● **TASKS**
[1] Decide whether each statement below agrees with the processor discussion, answering yes or no and quoting the words of the text that settle it: (a) K7/K8 and P3 can retire only three micro operations per cycle; (b) the Tera and Cray designers strongly favored caches; (c) caches had already been integrated into CPUs before MTA was designed.
[2] Carry on the processor discussion from its last line.

● **TEXT**
>> BEGIN

Yousuf said:
Probably even before that, when it was still just a theory just being
bantered about. I guess EV8 was the first product they talked about
having it, that I can recall.
Indeed. The EV8 was designed to be wide, but I've heard rumors that it
was planned to be 8 wide before they settled on 4 way SMT.
Yeah, ancestral SMT, about as relevant as dinosaurs.
It's not simultaneous, i.e. it's just time slice MT.
The retirement capabilities of the P4 *were* a bottleneck for P4, in
addition to memory latency. The retirement capabilities of all other
architectures were much higher than P4's, x86 or not.
Um...can you provide evidence to back those statements up? K7/K8 and
P3 can only retire 3 micro operations/cycle.
I have yet to see any conclusive proof that the P4 was retirement
limited. Can you cite any serious studies which show retirement as a
bottleneck?
I have done some performance analysis for a broad spectrum of
benchmarks on the P4, and I see very little which indicates retirement
is an issue. In fact, if anything, I see evidence that the bottleneck
lies with other elements of the design.
Yeah, and then they invented caches and all of a sudden memory latency
is not that much of an issue, and other parts of the processor do become
an issue.
You do realize that caches have been around long before MTA was
designed, right? In fact, not only were caches around, but caches had
been integrated into CPUs. The Tera and Cray folks really didn't
believe in caches, because for some applications they are useless.
You also realize that even with caches, multithreading is required to
tolerate cache miss latency, which substantially contributes to CPI.

>> END

● **EXTRACTED RECORDS**
>> BEGIN

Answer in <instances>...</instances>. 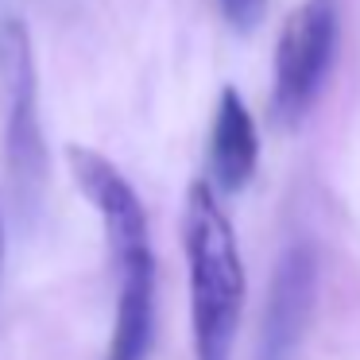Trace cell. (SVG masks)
<instances>
[{
    "label": "cell",
    "mask_w": 360,
    "mask_h": 360,
    "mask_svg": "<svg viewBox=\"0 0 360 360\" xmlns=\"http://www.w3.org/2000/svg\"><path fill=\"white\" fill-rule=\"evenodd\" d=\"M182 252L190 275V318H194L198 360H229L240 329L244 298V259L221 194L210 179L190 182L182 210Z\"/></svg>",
    "instance_id": "cell-1"
},
{
    "label": "cell",
    "mask_w": 360,
    "mask_h": 360,
    "mask_svg": "<svg viewBox=\"0 0 360 360\" xmlns=\"http://www.w3.org/2000/svg\"><path fill=\"white\" fill-rule=\"evenodd\" d=\"M0 159L20 210L47 190V136L39 120V70L24 16H0Z\"/></svg>",
    "instance_id": "cell-2"
},
{
    "label": "cell",
    "mask_w": 360,
    "mask_h": 360,
    "mask_svg": "<svg viewBox=\"0 0 360 360\" xmlns=\"http://www.w3.org/2000/svg\"><path fill=\"white\" fill-rule=\"evenodd\" d=\"M341 12L337 0H302L287 16L275 43V74H271V105L275 117L295 124L306 117L314 97L326 86V74L337 55Z\"/></svg>",
    "instance_id": "cell-3"
},
{
    "label": "cell",
    "mask_w": 360,
    "mask_h": 360,
    "mask_svg": "<svg viewBox=\"0 0 360 360\" xmlns=\"http://www.w3.org/2000/svg\"><path fill=\"white\" fill-rule=\"evenodd\" d=\"M314 302H318V252L298 240L279 256L267 287L259 360H298L314 318Z\"/></svg>",
    "instance_id": "cell-4"
},
{
    "label": "cell",
    "mask_w": 360,
    "mask_h": 360,
    "mask_svg": "<svg viewBox=\"0 0 360 360\" xmlns=\"http://www.w3.org/2000/svg\"><path fill=\"white\" fill-rule=\"evenodd\" d=\"M66 163H70V174L78 182V190L86 194V202L101 217L105 236H109V252L151 240L140 194L132 190V182L120 174V167L112 159H105L101 151L86 148V143H70L66 148Z\"/></svg>",
    "instance_id": "cell-5"
},
{
    "label": "cell",
    "mask_w": 360,
    "mask_h": 360,
    "mask_svg": "<svg viewBox=\"0 0 360 360\" xmlns=\"http://www.w3.org/2000/svg\"><path fill=\"white\" fill-rule=\"evenodd\" d=\"M117 264V318L105 360H143L155 341V252L148 244L112 252Z\"/></svg>",
    "instance_id": "cell-6"
},
{
    "label": "cell",
    "mask_w": 360,
    "mask_h": 360,
    "mask_svg": "<svg viewBox=\"0 0 360 360\" xmlns=\"http://www.w3.org/2000/svg\"><path fill=\"white\" fill-rule=\"evenodd\" d=\"M259 163V136H256V120H252L244 97L233 86L221 89L217 97V112H213V132H210V186L236 194L252 182Z\"/></svg>",
    "instance_id": "cell-7"
},
{
    "label": "cell",
    "mask_w": 360,
    "mask_h": 360,
    "mask_svg": "<svg viewBox=\"0 0 360 360\" xmlns=\"http://www.w3.org/2000/svg\"><path fill=\"white\" fill-rule=\"evenodd\" d=\"M221 16L233 32L248 35L259 27V20L267 16V0H221Z\"/></svg>",
    "instance_id": "cell-8"
},
{
    "label": "cell",
    "mask_w": 360,
    "mask_h": 360,
    "mask_svg": "<svg viewBox=\"0 0 360 360\" xmlns=\"http://www.w3.org/2000/svg\"><path fill=\"white\" fill-rule=\"evenodd\" d=\"M0 267H4V217H0Z\"/></svg>",
    "instance_id": "cell-9"
}]
</instances>
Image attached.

>> END

● **OUTPUTS**
[1]
(a) Yes: "K7/K8 and P3 can only retire 3 micro operations/cycle."
(b) No: "The Tera and Cray folks really didn't believe in caches, because for some applications they are useless."
(c) Yes: "In fact, not only were caches around, but caches had been integrated into CPUs."

[2]
Yeah, or it could just take instruction streams from independent
processes. That's what Hyperthreading was doing most of the time.
That's not exactly the processor's fault, that problem lies with the
OS...
Who cares about memory bottlenecks?
I dunno, why don't you ask someone who designs MPUs for a living,
they'd probably tell you almost everyone.
Stop diverting the subject, David.
You're the only one bringing up memory bottlenecks as the reason for
SMT.
It is one reason, there are others. However, the biggest benefit of
multithreading is to alleviate memory bottlenecks. Look at the
performance gain that SoEMT provides on Northstar versus SMT on the
POWER5. SoEMT provides most of the benefits of SMT...and all it does
is switch on memory stalls.
Really? Let me quote for you what the creators of SMT said:
"The objective of SMT is to substantially increase processor
utilization in the face of
both long memory latencies and limited available parallelism per
thread."
Gosh it sounds to me like the folks who devised SMT thought that long
memory latencies were an issue that was important to address.
Ironically enough, the folks at UW were working closely with DEC, which
designed the EV7....which had both an integrated memory controller and
truly glueless and scalable MP.
That may have been the case in ancient
times, but now we have caches and inboard memory controllers. These
days, SMT is used to increase IPC, which means increasing the
instruction retirement rate.
Yousuf, I think we are talking past each other. You're saying that SMT
should increase retirement rate, which is true. It is trivial that any
change in architecture which improves performance, while leaving path
length and frequency unchanged must improve IPC...which must improve
the retirement rate.
I'm saying that SMT improves performance (i.e. improves IPC) because it
enables you to extract more memory parallelism and overlap many cache
accesses. i.e. it alleviates memory bottlenecks.
However, your assertion that the P4 is retirement bound is simply
wrong. AFAIK, all server or desktop MPUs, ignoring Niagara, achieve
less than half their peak retirement rate. IOW, there is no way that 2
way multithreading could be a problem.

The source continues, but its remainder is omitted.